In Defense of Chocolate Diamonds

A couple of weeks ago, in the run-up to Valentine’s Day, we saw a lot of articles about jewelry in the consumer press. The Washington Post wrote about the enduring appeal of “A Diamond Is Forever.” GQ ran a how-to piece on buying an engagement ring. And Jezebel blogged about Chocolate Diamonds.

I’ve never taken issue with anything I’ve read on Jezebel. I consider myself a feminist, and I admire opinionated writing by intelligent women. So I was surprised by how much Dodai Stewart’s rant about the marketing of brown diamonds annoyed me.

She takes Eddie LeVian of Le Vian Corp. to task for his company’s “brainwashery way” of convincing women “to spend their hard-earned dollars on something that they don’t need—and something the jewelry industry has trouble getting rid of.”

“What LeVian glosses over, of course, is that ‘chocolate’ diamonds are just brown diamonds,’ ” Stewart writes. “And brown diamonds are the most common kind of diamonds. There are tons of them. Tons.”

She continues to ream LeVian: “But the real issue with chocolate diamonds is how they’re aggressively marketed as a thing women should buy for themselves. A treat, like chocolate. Except they’re not a cheap, sweet, delicious snack. A LeVian chocolate diamond ring can cost from $1,300 to $8,000. And what are you really paying for? What is the value of that piece? What is it actually worth? There’s no resale market.”

But, I want to scream, you can say that about any piece of designer jewelry, name-brand handbag, or ridiculously priced pair of shoes!
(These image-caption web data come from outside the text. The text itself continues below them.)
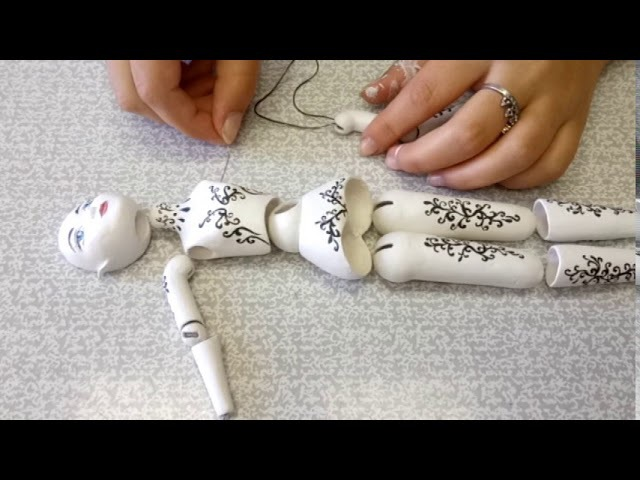 Инесса собирает свою первую шарнирную куклу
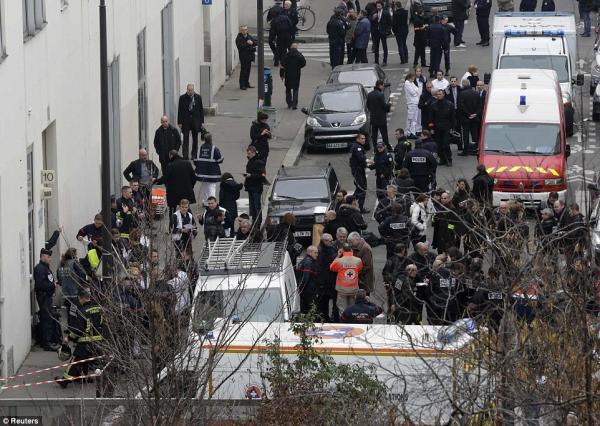 """بعد ثلاثة أعوام على اعتداءات """"شارلي إيبدو"""" الدموية فرنسا تبدء محاكمة 14 شخصاً"""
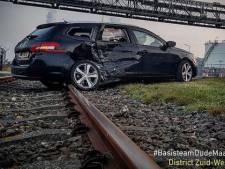 Auto's botsen tegen elkaar op Vondelingenweg: flinke schade en een persoon gewond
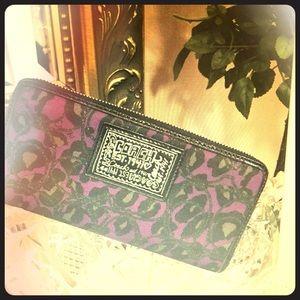 NWT COACH Purple Poppy Wallet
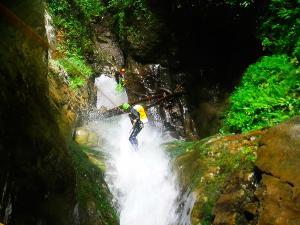 Barranco-Saratze-Barranquismo-Descenso-de-cañones-Canyoning-Iparralde-Kakueta-Holtzarte-Navarra-Guías-de-Barrancos-Canyon-Guides-15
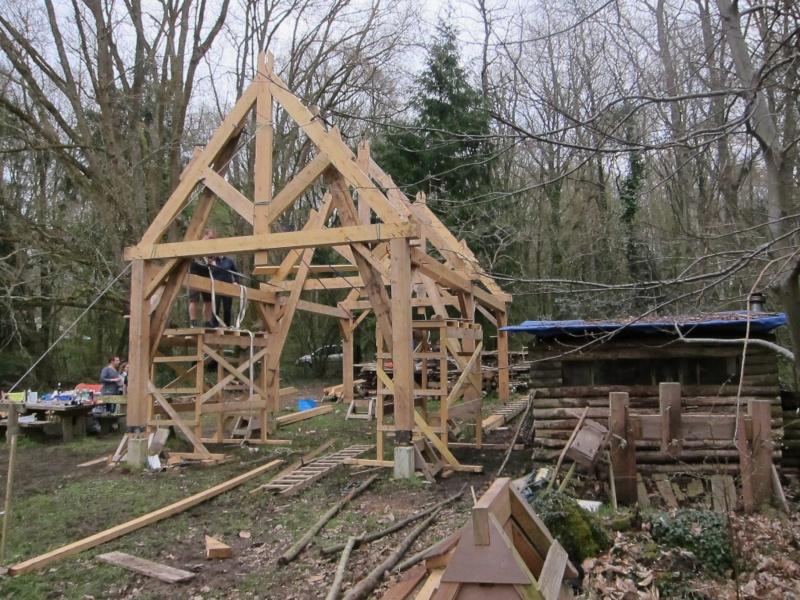 construction d'un abri en charpente - Page 10 Img_3719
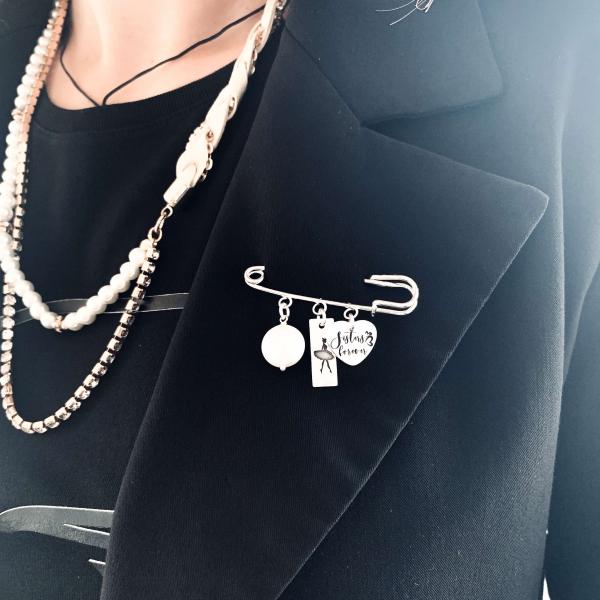 Brosa personalizata cu pandantive argint si perle Swarovski Ballerina 0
Women don’t buy brown diamond jewelry for its resale value. They buy it because it’s pleasing to the eye and they feel good about themselves when they wear it. And if they decide they can afford a $3,000 treat, then that’s their business. Why does Stewart have to judge them? And worse, why does she imply that any woman who’s decided to drop some serious cash on a piece of Chocolate Diamond jewelry has been bamboozled by a shady diamond seller?

Stewart says she’s insulted by the name and marketing campaign behind Chocolate Diamonds, but I’m insulted by her conviction that women are damsels in distress, too stupid to understand that the diamond industry is selling them. Of course the industry is selling them. Stewart’s hardly the first person to recognize nobody needs a diamond—especially not a brown diamond set in a fashion design. Need is not, and has never been, the point.

She fails to mention that the jewelry industry has always promoted brown diamonds by more fanciful names, like champagne and cognac. When she finds out, is she going to make some specious argument about the diamond industry appealing to women’s alcoholic tendencies?

In essence, I just don’t understand Stewart’s outrage over Le Vian’s sales tactics: It’s called marketing, and why is it so shocking and evil that jewelry companies do it?!

It’s as if she decided that Chocolate Diamonds were an easy target for her pre-Valentine’s Day tirade, so she confirmed all of her preconceived notions about the diamond business by quoting all the usual suspects. (One request for any writer who chooses to skewer the diamond industry: Please, please stop referencing Jay Epstein’s Atlantic article from 1982 as if it’s still relevant.)

Then she quotes “scholar, college professor, and author Ken Mondschein,” who makes a pretty offensive suggestion of his own about what he thinks might be the true motivations for renaming brown diamonds. It’s too icky to repeat here. Suffice it to say that the whole thing left a bad taste in my mouth, which I promptly washed away with a little piece of chocolate.